Why? Because under the skin we are not all alike. Under the skin there are social (cultural) differences that are causally correlated with genetic differences.

Race may be a social construct, but — like engineering — it is a useful one.

“Catch 22”

There’s a new, six-part, made-for-TV adaptation of Joseph Heller’s overrated “classic”. My wife, who found the novel funny on her second go it, finds the TV version boring. I, who found the novel boring on my first (and only) go at it, find the TV version mildly entertaining because of the production and acting. But, on the whole, I begrudge the $12.95 that I paid for a one-month subscription to Hulu, which is airing the series as a “Hulu Original”. (I opted for no ads, so couldn’t avail myself of a one-month free trial of Hulu.)

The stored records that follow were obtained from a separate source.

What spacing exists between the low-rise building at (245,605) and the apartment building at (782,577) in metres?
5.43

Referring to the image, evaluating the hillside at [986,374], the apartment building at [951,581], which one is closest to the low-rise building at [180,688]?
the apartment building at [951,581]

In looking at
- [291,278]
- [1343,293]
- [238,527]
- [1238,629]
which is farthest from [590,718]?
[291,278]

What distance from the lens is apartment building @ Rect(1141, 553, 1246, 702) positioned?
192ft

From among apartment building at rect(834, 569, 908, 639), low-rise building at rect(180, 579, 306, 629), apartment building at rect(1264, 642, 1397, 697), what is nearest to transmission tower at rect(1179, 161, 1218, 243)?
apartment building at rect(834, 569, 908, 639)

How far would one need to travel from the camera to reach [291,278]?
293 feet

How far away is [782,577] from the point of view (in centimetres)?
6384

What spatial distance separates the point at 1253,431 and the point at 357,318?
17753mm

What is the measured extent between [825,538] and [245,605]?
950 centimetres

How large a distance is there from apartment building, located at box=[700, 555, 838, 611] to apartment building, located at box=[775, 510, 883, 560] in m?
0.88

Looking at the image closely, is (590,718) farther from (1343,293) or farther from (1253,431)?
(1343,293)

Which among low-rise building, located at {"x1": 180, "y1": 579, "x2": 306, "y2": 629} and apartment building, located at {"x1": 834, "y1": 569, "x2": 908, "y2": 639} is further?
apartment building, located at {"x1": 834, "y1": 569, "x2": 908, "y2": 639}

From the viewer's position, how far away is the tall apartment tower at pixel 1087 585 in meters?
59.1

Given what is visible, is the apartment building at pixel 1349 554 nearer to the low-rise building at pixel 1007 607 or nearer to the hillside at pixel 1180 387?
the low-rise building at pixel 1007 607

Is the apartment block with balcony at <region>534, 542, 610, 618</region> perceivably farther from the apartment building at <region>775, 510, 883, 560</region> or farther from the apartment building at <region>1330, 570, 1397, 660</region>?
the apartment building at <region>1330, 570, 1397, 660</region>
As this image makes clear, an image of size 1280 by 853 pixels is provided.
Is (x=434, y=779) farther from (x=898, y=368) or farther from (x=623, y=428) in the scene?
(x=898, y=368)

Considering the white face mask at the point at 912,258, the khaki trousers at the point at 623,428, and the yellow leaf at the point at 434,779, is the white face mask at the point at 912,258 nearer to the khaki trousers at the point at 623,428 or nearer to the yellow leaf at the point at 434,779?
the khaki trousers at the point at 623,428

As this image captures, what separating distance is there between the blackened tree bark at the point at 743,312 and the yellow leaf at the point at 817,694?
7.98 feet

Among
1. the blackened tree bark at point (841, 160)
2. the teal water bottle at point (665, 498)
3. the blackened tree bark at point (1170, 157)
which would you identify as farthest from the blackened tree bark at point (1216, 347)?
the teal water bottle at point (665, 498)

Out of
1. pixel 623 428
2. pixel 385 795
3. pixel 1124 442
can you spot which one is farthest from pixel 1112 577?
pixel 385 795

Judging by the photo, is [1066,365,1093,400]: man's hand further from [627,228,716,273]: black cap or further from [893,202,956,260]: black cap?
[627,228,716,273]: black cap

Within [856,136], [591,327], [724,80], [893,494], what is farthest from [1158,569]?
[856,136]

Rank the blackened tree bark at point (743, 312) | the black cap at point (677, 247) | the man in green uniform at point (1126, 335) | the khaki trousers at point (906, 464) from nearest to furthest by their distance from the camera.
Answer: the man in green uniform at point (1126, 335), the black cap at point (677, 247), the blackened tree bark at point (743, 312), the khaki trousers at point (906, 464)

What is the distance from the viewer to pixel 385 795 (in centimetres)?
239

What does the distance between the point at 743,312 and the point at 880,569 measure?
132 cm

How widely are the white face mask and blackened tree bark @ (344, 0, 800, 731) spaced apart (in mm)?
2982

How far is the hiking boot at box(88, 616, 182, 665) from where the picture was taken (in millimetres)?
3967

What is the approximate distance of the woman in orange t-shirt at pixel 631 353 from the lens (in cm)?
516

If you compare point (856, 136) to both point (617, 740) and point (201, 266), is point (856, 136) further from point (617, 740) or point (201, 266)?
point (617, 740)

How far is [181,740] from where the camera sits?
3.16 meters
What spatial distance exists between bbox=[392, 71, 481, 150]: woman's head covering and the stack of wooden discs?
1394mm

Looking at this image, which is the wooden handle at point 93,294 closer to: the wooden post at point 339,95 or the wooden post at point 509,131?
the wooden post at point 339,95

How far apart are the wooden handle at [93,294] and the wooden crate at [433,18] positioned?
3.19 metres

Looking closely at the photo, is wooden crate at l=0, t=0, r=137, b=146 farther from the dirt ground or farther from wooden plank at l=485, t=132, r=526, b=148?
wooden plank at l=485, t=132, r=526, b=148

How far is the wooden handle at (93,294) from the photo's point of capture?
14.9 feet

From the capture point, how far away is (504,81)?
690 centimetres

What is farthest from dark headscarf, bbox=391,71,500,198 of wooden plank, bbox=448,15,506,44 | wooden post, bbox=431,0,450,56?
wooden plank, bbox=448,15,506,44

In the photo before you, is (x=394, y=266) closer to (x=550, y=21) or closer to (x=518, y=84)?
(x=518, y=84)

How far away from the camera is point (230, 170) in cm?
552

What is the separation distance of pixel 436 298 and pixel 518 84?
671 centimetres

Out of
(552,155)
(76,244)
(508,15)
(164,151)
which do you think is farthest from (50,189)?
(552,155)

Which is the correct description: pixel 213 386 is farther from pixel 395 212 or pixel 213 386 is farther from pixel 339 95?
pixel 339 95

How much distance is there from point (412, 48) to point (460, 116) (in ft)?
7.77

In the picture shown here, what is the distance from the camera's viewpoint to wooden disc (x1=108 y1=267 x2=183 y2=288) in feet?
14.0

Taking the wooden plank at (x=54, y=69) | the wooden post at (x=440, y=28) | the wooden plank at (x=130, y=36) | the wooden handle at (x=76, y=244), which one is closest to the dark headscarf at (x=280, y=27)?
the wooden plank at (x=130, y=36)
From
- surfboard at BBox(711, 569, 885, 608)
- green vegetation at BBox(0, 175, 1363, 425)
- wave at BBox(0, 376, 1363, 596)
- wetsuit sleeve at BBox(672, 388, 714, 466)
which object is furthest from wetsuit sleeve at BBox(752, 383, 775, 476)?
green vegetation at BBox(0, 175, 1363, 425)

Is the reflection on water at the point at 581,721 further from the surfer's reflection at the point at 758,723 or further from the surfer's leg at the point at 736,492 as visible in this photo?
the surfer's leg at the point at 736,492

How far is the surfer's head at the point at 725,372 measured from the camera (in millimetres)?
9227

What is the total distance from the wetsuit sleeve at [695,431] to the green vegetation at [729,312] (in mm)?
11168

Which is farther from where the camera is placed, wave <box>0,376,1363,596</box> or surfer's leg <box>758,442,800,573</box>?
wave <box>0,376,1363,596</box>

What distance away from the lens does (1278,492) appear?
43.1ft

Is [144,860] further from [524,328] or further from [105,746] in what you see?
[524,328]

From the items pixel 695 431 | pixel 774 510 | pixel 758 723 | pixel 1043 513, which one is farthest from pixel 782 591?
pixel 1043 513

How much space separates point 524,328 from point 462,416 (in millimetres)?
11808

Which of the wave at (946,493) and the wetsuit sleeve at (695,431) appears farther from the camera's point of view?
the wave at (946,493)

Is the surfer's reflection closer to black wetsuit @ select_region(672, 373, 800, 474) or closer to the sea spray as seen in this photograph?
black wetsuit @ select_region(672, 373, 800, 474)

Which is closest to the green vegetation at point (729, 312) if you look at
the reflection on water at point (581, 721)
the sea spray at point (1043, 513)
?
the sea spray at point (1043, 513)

So the new version of Catch-22 suggests a variant of Catch 22: Sometimes you have to pay for something in order to learn that you wouldn’t have paid for it.

Idealism Is Dangerous

Leftists and libertarians are deluded idealists. Deluded, because they imagine a world that cannot be, given nature and human nature. And so they promote causes that are doomed to fail, at great cost in treasure and something far more important: mutual trust, respect, and forbearance. Those are the pillars of true liberty, which is peaceful, voluntary, mutually beneficial coexistence.